Poucos fãs da animação Carros, da Pixar, sucesso na década de 2000, sabem que, ainda nos anos 70, os estúdios Hanna-Barbera haviam produzido uma animação com o mesmo mote chamada Carangos e Motocas (do original Wheelie and the Chopper Bunch), que trazia como personagem principal o simpático fusca Wheelie.
O fusquinha era apaixonado por Rota e, sempre que tentava conquistá-la, era atrapalhado por um grupo de motocicletas que produziam maldades para prejudicar Wheelie: Chapa, Avesso, Risada e Confuso. Este último era o mais jovem e ingênuo de todos e fazia advertências aos colegas de que não deveriam investir naquela maldade porque era errado, porque ele estava com medo, porque todos se dariam mal etc.
No fim, participava de tudo. Como a gangue sempre fracassava, Confuso dizia quando tudo dava errado: “Mas eu te disse! Eu te disse! Eu não te disse?”. Era assim:
Na vida real, há pessoas como Confuso que vivem lembrando aos outros quando tudo dá errado: “Mas eu te disse!”. Pessoas assim podem até ser vistas como mais conscientes e responsáveis. E provavelmente elas até querem que as coisas caminhem bem. E isso não vale só para atitudes maldosas…. também se aplica àquelas situações nas quais alguém tem uma ideia para resolver um problema ou começar um projeto ousado.
Mas será que o “eu te disse!” ajuda? A que serve esse lembrete? A primeira função que ele tem para a pessoa que fala é a de simplesmente deixar claro para os demais que ela já sabia das consequências observadas. É um jeito de se diferenciar, garantir um lugar ao sol e se mostrar como alguém que sabe mais que os outros sobre a realidade.
Agora… isso muda os resultados ocorridos? Não! Isso evita que aquela situação aconteça novamente? Tampouco. Porque o próprio resultado ruim é suficiente para deixar claro que aquilo não funcionou. “Eu te disse!” não passa, portanto, de uma exibição egocêntrica que em nada contribui para resolver uma situação e ainda atrapalha na formação de vínculos de confiança.

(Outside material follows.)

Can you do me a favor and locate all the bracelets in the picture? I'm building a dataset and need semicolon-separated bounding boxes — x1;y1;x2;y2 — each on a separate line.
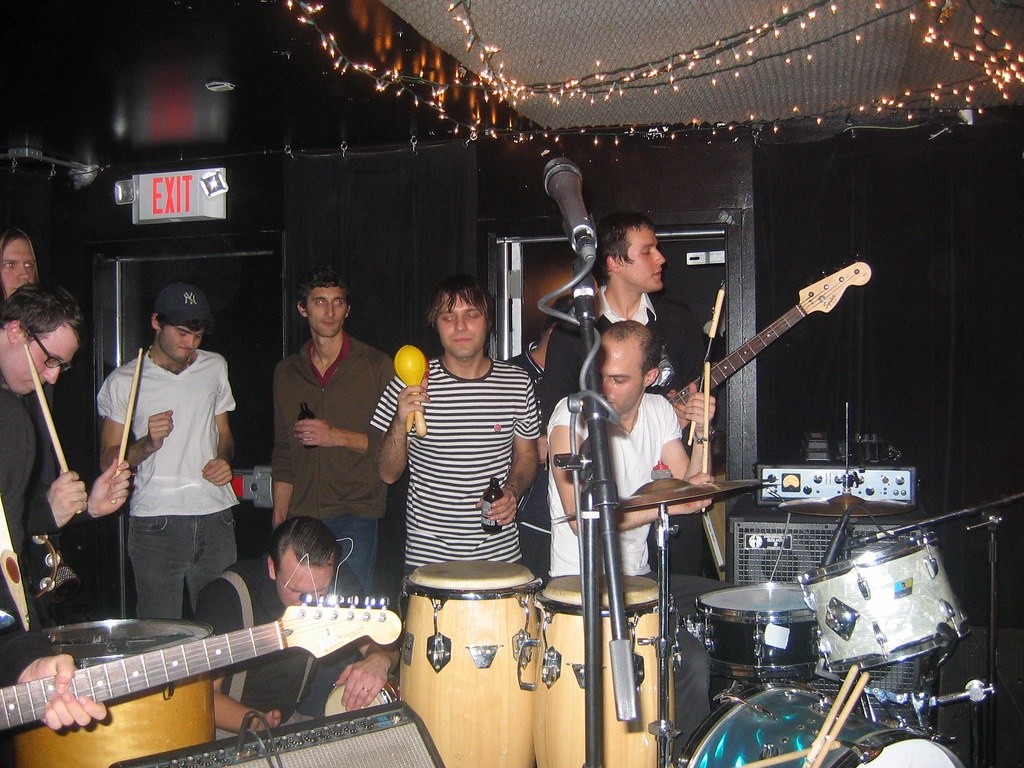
693;423;715;444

Mas há ainda um aspecto interessante mostrado no desenho animado. Não é curioso que Confuso, apesar de sempre alertar o grupo sobre os riscos de cada plano, participa de absolutamente todas as traquinagens de seus amigos? Esse é o pior tipo de comportamento eu-te-disse. A pessoa participa da ação e depois tenta se isentar de responsabilidade simplesmente porque tinha advertido os demais sobre os riscos.

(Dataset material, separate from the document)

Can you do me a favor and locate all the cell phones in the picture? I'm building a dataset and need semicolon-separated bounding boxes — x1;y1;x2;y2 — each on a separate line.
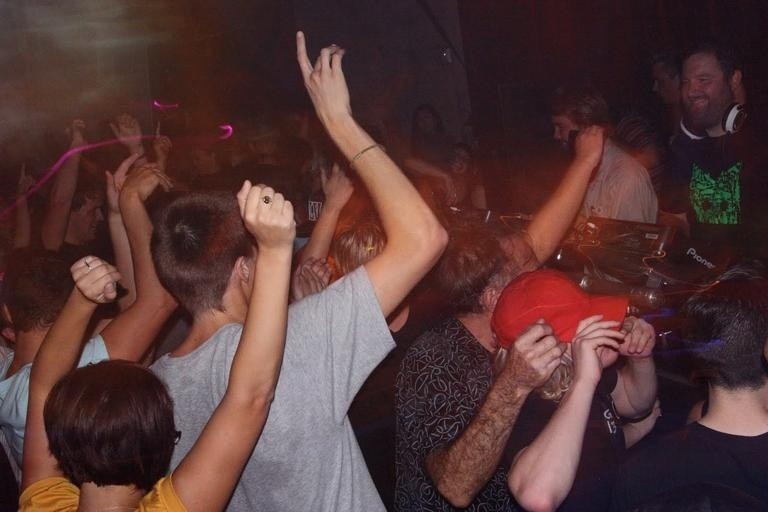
568;131;578;152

Poucas atitudes são mais mesquinhas do que essa. Então, não seja a pessoa eu-te-disse do seu grupo. Se você advertiu previamente e não participou da ação que deu errado, não lembre ninguém daquilo que está óbvio pelos resultados ruins. Por outro lado, se você participou da ação, aí é que você não deve mesmo falar nada porque a coisa mais feia e desleal que você pode fazer é tentar se esconder atrás de uma dignidade de consciência dúbia e superficial como esta.
Responsabilidade pelos próprios atos e respeito aos seus limites em relação às escolhas dos outros, dois princípios que favorecem sentir paz e equilíbrio.